Stated exercise » Write out, unchanged, the lines from the one holding "How great a" to the close of the listing. Both the first and last lines belong in it.

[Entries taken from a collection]
<<<<
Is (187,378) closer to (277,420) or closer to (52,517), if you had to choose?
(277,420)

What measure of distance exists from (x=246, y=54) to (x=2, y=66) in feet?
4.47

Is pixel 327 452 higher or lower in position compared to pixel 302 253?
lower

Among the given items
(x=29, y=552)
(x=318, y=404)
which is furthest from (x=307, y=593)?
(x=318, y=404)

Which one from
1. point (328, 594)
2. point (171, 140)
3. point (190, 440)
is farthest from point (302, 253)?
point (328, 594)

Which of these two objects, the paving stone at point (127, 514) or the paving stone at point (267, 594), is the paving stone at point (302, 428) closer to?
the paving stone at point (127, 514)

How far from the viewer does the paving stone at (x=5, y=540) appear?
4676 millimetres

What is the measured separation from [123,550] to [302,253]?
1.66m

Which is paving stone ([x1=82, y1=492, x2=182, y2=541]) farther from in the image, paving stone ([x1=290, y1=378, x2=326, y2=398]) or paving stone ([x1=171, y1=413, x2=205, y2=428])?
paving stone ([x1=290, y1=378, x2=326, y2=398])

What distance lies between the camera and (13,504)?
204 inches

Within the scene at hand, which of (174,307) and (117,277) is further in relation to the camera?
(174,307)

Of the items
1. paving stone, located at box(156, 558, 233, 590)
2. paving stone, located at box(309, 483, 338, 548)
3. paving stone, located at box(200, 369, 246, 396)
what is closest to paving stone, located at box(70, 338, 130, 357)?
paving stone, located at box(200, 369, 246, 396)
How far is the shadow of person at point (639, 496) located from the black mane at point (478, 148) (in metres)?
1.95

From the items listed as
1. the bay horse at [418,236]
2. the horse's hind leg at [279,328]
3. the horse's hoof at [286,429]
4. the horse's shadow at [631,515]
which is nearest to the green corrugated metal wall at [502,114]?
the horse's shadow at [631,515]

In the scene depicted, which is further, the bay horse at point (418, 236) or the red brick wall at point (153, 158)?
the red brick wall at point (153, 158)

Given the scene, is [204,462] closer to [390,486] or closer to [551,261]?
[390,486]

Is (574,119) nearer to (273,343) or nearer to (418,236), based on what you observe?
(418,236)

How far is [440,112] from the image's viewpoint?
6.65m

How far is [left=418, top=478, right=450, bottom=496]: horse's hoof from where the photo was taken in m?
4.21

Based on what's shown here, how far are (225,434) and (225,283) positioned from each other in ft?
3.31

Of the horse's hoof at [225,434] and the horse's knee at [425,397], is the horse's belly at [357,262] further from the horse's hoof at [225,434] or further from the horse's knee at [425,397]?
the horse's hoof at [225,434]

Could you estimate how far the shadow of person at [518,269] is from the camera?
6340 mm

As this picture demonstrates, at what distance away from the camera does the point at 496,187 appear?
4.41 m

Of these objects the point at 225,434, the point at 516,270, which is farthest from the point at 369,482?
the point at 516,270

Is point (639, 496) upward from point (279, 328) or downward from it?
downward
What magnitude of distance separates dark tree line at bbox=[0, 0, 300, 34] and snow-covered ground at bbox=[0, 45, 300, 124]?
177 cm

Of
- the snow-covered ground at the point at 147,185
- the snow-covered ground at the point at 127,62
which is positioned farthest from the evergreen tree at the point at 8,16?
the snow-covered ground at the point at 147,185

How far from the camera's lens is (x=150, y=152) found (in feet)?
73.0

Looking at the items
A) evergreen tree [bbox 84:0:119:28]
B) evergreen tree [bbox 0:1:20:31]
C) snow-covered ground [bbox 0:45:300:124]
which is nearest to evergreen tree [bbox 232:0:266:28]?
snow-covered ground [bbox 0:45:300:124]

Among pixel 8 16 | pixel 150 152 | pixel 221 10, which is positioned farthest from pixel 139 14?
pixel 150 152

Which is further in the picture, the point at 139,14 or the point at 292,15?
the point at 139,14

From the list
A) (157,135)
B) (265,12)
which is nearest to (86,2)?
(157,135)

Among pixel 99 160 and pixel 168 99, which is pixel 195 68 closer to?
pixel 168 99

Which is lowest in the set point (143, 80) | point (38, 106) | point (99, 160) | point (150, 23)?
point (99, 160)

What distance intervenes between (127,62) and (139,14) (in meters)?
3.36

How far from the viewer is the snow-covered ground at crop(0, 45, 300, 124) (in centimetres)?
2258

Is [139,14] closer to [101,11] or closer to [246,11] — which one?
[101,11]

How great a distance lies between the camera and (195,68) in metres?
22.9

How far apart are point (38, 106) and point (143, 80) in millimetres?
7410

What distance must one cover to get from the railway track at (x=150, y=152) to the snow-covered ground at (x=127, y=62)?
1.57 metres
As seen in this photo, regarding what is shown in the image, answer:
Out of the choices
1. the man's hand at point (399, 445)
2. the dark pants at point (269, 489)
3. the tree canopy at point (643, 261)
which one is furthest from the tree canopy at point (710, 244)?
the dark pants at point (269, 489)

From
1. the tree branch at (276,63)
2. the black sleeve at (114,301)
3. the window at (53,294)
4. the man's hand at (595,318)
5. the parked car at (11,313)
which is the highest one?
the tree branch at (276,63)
>>>>
Response to the task »
How great a distance lies between the camera and (195,68) in metres?
22.9

How far apart are point (38, 106) and point (143, 80) in millimetres?
7410

What distance must one cover to get from the railway track at (x=150, y=152) to the snow-covered ground at (x=127, y=62)?
1.57 metres
As seen in this photo, regarding what is shown in the image, answer:
Out of the choices
1. the man's hand at point (399, 445)
2. the dark pants at point (269, 489)
3. the tree canopy at point (643, 261)
which one is furthest from the tree canopy at point (710, 244)?
the dark pants at point (269, 489)

From
1. the tree branch at (276,63)
2. the black sleeve at (114,301)
3. the window at (53,294)
4. the man's hand at (595,318)
5. the parked car at (11,313)
which is the highest one?
the tree branch at (276,63)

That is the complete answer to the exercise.